WORK REQUIRED: Your output is the line containing "What length of" plus all lines after it to the end of the records, reproduced exactly, with nothing else.

PROVIDED MATERIAL:
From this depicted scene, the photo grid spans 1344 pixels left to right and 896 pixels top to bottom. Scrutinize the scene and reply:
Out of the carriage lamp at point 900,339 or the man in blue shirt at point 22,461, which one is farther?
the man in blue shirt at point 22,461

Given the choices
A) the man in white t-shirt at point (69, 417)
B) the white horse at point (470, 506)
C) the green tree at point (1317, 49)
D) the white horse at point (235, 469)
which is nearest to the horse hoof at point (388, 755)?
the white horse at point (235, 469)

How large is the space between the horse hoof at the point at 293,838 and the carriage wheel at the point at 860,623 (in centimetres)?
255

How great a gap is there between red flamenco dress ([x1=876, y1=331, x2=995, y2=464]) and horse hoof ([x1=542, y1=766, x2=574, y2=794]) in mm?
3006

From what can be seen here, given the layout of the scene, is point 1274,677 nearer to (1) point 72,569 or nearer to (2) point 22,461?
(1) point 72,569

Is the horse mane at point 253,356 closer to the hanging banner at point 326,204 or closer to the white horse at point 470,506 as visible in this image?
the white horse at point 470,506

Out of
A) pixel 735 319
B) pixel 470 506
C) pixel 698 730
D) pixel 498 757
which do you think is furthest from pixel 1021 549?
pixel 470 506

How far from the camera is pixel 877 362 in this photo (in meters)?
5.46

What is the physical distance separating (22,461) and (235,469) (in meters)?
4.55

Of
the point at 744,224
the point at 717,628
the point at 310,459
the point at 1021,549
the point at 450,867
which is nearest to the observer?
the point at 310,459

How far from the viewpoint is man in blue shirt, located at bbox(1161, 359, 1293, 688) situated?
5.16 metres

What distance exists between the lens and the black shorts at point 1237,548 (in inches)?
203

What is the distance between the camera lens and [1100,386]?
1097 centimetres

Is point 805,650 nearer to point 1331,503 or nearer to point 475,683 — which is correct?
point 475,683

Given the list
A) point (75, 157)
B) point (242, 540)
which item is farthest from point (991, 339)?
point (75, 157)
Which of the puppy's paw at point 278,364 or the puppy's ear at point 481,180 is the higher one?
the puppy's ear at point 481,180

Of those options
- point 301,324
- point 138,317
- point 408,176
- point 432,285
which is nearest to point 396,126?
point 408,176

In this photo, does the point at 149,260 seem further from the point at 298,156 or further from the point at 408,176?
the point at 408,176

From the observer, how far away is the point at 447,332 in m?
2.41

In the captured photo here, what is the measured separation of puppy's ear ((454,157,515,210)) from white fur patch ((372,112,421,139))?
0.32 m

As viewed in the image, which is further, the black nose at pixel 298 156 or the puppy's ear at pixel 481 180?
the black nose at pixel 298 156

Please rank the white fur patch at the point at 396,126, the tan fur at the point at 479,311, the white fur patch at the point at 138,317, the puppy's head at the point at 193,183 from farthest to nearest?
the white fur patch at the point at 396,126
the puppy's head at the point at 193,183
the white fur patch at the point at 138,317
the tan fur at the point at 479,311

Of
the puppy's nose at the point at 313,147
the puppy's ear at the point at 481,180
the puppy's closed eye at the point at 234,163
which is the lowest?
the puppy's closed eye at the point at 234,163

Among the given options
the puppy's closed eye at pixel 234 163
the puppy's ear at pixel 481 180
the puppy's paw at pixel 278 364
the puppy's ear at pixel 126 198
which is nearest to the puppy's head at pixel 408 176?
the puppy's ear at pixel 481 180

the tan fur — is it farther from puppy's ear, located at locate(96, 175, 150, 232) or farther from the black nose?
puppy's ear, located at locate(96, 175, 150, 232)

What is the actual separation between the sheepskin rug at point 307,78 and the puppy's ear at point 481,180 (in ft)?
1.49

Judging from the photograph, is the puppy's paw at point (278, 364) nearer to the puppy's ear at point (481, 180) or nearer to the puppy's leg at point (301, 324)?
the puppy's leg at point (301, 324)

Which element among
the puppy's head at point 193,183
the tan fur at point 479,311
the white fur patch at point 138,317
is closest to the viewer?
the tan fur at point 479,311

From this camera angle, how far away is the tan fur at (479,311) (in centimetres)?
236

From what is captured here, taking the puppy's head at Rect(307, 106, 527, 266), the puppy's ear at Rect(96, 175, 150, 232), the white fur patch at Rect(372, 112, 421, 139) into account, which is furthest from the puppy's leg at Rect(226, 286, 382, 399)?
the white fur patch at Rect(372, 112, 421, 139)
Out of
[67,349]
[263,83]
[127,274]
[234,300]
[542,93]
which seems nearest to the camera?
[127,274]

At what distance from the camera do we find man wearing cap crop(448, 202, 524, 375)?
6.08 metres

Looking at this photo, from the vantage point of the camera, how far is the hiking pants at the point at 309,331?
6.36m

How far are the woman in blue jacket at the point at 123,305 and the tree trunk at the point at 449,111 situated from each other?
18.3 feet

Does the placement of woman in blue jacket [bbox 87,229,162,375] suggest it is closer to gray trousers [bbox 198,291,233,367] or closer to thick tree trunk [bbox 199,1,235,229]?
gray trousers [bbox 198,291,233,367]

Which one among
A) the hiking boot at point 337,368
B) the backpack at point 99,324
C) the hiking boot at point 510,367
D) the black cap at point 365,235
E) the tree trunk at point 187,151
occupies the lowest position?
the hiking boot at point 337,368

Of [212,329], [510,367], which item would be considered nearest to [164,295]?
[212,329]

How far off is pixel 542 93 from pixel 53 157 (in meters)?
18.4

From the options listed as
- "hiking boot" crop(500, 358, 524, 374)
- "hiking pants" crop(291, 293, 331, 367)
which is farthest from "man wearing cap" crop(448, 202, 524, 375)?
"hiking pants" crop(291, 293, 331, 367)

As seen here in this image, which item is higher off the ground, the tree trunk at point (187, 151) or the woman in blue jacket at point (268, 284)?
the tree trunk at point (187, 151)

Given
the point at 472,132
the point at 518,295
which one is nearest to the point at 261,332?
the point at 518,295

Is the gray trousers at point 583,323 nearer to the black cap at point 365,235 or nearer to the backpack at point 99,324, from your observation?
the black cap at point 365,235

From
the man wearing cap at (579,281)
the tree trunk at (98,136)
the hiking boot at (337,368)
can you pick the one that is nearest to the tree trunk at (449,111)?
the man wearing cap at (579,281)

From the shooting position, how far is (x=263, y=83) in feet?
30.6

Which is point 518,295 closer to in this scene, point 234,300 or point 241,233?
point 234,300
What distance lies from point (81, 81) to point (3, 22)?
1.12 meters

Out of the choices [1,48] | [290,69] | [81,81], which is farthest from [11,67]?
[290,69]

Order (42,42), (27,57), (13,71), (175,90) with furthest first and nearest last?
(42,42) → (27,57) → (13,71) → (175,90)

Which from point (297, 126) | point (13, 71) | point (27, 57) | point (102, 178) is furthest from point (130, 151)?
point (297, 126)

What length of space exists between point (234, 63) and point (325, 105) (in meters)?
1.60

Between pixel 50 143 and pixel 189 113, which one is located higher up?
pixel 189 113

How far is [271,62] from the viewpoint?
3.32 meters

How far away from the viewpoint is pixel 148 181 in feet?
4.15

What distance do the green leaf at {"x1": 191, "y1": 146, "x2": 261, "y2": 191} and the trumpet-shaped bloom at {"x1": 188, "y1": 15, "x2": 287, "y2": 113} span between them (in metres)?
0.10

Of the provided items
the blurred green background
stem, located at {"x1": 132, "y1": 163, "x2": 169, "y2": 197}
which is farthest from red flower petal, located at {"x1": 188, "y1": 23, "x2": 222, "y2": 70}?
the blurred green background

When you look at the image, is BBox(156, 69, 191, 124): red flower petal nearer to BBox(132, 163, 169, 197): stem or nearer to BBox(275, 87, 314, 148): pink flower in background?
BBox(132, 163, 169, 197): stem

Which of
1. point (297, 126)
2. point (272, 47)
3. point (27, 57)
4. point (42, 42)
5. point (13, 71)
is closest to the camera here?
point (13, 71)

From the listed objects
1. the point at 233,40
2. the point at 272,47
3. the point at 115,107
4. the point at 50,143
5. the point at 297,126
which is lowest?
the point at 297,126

RESPONSE BELOW:
What length of space exists between point (234, 63) and point (325, 105) (in meters)?
1.60

Between pixel 50 143 and pixel 189 113, which one is located higher up?
pixel 189 113

How far is [271,62] from the viewpoint?
3.32 meters

How far away from the viewpoint is pixel 148 181 in feet?
4.15

What distance do the green leaf at {"x1": 191, "y1": 146, "x2": 261, "y2": 191} and the trumpet-shaped bloom at {"x1": 188, "y1": 15, "x2": 287, "y2": 113} span between them (in metres)?
0.10

Of the provided items
the blurred green background
stem, located at {"x1": 132, "y1": 163, "x2": 169, "y2": 197}
which is farthest from red flower petal, located at {"x1": 188, "y1": 23, "x2": 222, "y2": 70}?
the blurred green background

When you look at the image, is BBox(156, 69, 191, 124): red flower petal nearer to BBox(132, 163, 169, 197): stem or nearer to BBox(275, 87, 314, 148): pink flower in background?
BBox(132, 163, 169, 197): stem

Which of
1. point (297, 126)
2. point (272, 47)
3. point (27, 57)
4. point (42, 42)
5. point (13, 71)
is closest to the camera here?
point (13, 71)

From the listed objects
1. the point at 233,40
2. the point at 272,47
3. the point at 115,107
4. the point at 50,143
5. the point at 297,126
which is lowest?
the point at 297,126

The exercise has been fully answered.